- _WHAT NEEDS TO BE DONE_
Give each distinct username that heads a post in the forum thread about northern mainland Scotland, listing each name only once.

# Northern mainland Scotland in October



## Bill_OR (Feb 6, 2010)

Heading up to the top of mainland Scotland soon. Satnav tells me it's a 759 mile journey so perhaps we'll stop off on the way occasionally!

Despite living near Aberdeen for 3 years we have never been north of Inverness. Any suggestions for good places to wildcamp or visit at the top of the country?

Thanks,
Bill


----------



## Nethernut (Jun 4, 2008)

Anywhere!!!! How long are you going for? I would drive up East Coast to top, if time take a day trip over to Orkney. Go across top stopping at Bettyhill and Durness at the least. Then drive down West Coast taking in Skye if you have time. You are really spoilt for choice with wild camping, just don't park in passing places.


----------



## Bill_OR (Feb 6, 2010)

Nethernut,
Thanks for the suggestions. We're going for 2-3 weeks - the better the weather the longer we'll stay. We've been snowed on in Aviemore in July so we know how unpredictable the weather can be!
Bill


----------



## PF13 (Aug 2, 2013)

You must go to Chanory point on the Black Isle just north of inverness. If you go 2 hours before high tide there is a decent chance of standing on the shingle spit and watching dolphins feed just 20 foot away. A fantastic experience. I remember reading that there was a campsite 5 mins walk away but can't remember any more detail.

Also, over the other side there is Sandwood Bay which is rated as one of the most beautiful in Scotland. 4 miles by foot to get there, but supposed to be worth it. It is on my bucket list. According to my research you should be able to stop over at the car park which is at the start of the aforementioned 4 mile walk. The walk starts at a hamlet called Blairmore.


----------



## dovtrams (Aug 18, 2009)

- _SOURCE MATERIAL_
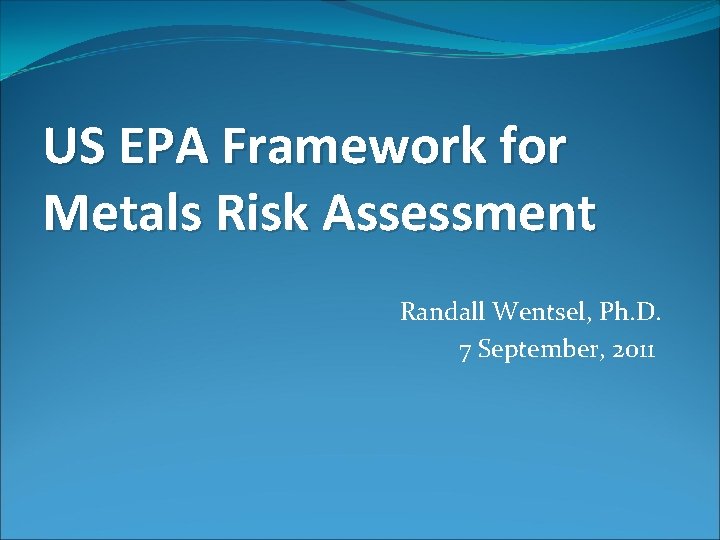 US EPA Framework for Metals Risk Assessment

Randall Wentsel, Ph.D.
7 September, 2011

- _SOLUTION FOR THIS EXERCISE_
Bill_OR
Nethernut
PF13
dovtrams